This will be a 3 part blog posting that will address a transitionary architectural plan, the first part of this transition is in leveraging Lambda to transition a static architecture to a more dynamically allocated utilization of your architecture.
Part 1: Environment Replication with Lambda
In several business situations once a technical architecture has established a strong sense of functionality, an architectural reassessment should be implemented to reevaluate several key variables which can affect extensibility, modularity, and usability.
For example, in the immediate timeframe certain technical implementations solve the identified functional problems but fail in the immediate identification of an extensible, modular, and useable system. Take the below diagram as an example.
As you can see from the above diagram, the development team is small and the application is owned by a small amount of people and can be deployed by a few amount of people, very quickly. This solves the immediate problem of providing functionality to a user base and growing your user engagement. The problem with this implementation is that it doesn’t account for the following problems you will reach as your technology team grows.
- How do you replicate your production environments for developers?
- How do you delegate application responsibility to sub-organizations in your larger technology team?
- How do you account for future growth in cost?
- How do you optimize for optimal utilization of resources?
These are just a few problems that arise from the transition of a monolithic implementation to a micro-services implementation that can leverage Lambda to assist with your infrastructure. Let’s first address environment replication, so you have on boarded a new engineer and he was not a part of the core development team and has very little understanding about the existing architecture and application.
It is a very bad idea to give a new untested engineer the capacity to access your production resources without properly assessing their skills and ability to understand your architecture in a very technically visceral way. A better architectural technique would be to give the new engineer his own account, with federated access to the production account, and then utilize a lambda function to replicate the entire production site to their account. The below diagram depicts the architecture visually.
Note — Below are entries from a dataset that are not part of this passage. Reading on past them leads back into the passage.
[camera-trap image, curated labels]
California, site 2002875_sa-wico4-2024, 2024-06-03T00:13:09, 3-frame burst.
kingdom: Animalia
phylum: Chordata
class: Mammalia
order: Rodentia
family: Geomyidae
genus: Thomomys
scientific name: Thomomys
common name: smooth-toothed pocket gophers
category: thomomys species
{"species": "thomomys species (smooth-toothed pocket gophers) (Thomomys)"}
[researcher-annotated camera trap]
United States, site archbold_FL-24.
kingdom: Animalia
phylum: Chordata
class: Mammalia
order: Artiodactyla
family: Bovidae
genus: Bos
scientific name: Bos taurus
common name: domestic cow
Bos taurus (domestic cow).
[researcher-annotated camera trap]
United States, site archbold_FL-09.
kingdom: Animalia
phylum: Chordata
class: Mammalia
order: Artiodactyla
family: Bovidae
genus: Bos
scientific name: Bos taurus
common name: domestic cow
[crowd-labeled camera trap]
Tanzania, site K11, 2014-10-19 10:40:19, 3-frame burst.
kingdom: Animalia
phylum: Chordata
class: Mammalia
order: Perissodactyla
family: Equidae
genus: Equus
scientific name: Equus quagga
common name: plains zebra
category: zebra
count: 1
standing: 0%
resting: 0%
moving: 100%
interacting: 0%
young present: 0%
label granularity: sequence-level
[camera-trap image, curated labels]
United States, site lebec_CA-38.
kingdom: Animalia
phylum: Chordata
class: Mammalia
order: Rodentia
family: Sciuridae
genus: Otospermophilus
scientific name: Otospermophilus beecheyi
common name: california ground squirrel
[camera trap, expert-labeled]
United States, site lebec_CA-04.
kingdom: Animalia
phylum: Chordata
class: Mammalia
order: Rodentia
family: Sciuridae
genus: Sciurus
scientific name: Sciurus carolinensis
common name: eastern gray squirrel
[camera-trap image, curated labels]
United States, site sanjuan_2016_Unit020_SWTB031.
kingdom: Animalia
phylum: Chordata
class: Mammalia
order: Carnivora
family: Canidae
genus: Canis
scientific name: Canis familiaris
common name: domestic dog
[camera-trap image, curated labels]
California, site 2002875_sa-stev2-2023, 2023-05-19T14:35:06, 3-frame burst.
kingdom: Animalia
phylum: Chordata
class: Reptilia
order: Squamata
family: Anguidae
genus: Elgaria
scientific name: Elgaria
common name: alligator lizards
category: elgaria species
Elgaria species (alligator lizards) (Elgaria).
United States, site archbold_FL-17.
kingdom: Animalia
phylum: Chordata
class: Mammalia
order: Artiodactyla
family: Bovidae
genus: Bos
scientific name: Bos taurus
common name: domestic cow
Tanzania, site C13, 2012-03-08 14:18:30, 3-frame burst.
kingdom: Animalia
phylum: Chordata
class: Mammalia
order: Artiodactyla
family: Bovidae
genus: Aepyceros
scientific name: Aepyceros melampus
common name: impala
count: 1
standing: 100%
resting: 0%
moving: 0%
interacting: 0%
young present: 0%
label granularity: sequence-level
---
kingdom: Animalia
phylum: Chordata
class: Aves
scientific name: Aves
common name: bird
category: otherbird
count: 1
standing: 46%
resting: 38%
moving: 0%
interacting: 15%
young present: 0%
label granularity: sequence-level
Now this architecture allows you to leverage and control your production AWS account and authorize and control the new developers AWS account. As the developer generates more products that go into production delegate out more and more access to the production account. If you start transitioning your developers to owning their own AWS account they have the freedom to explore on several of the products that AWS offers, and if you are already fully vested in AWS then there is no barrier to empowering your developers to expand upon the products and current features of existing products.